DATASET SECTION
*-*-*
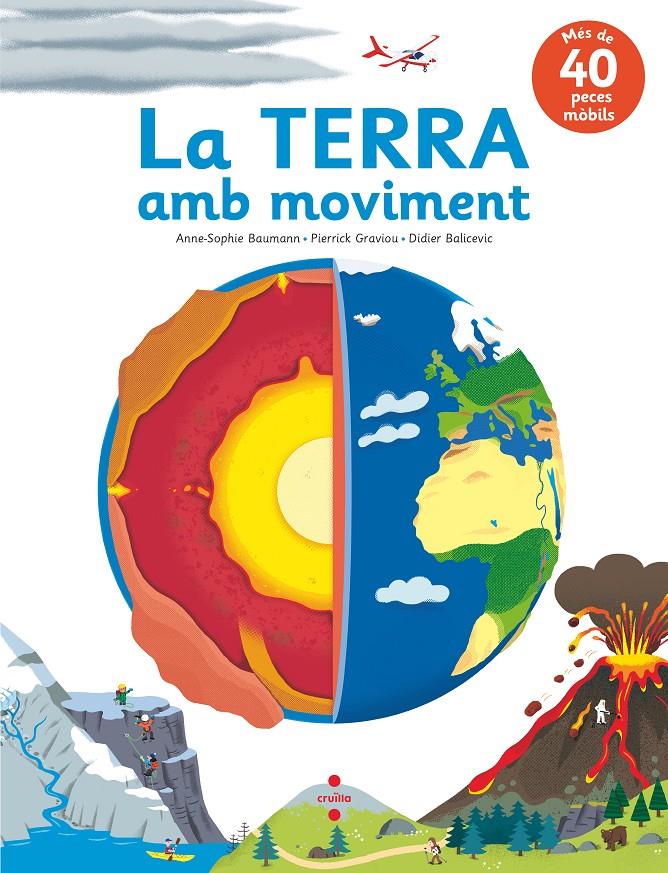 La Terra amb moviment | 9788466147583 | Baumann, Anne-Sophie/Graviou, Pierrick | Librería online de Figueres / Empordà
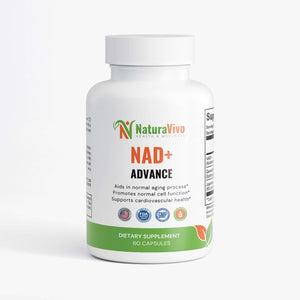Naturavivo NAD+ Advance Supplement bottle main image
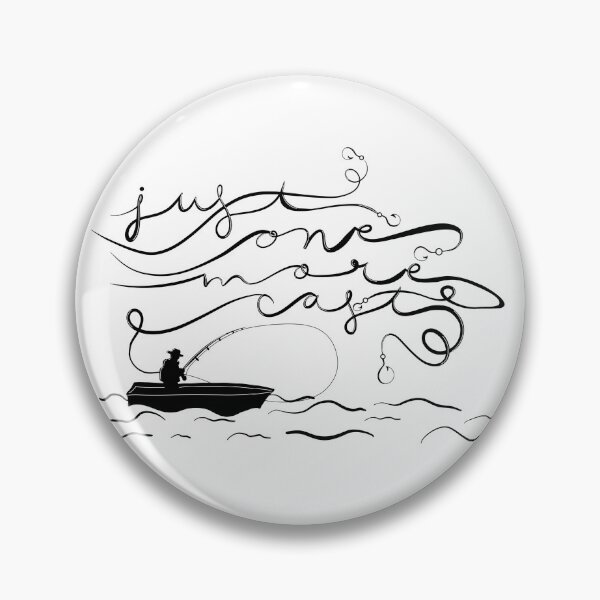 Item preview, Just One More Cast designed and sold by Jamie Kotthoff.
*-*-*
PROBLEM DETAILS
Your reply must match the data above line for line, except that it holds no pictures.

TASK RESPONSE
 La Terra amb moviment | 9788466147583 | Baumann, Anne-Sophie/Graviou, Pierrick | Librería online de Figueres / Empordà
Naturavivo NAD+ Advance Supplement bottle main image
 Item preview, Just One More Cast designed and sold by Jamie Kotthoff.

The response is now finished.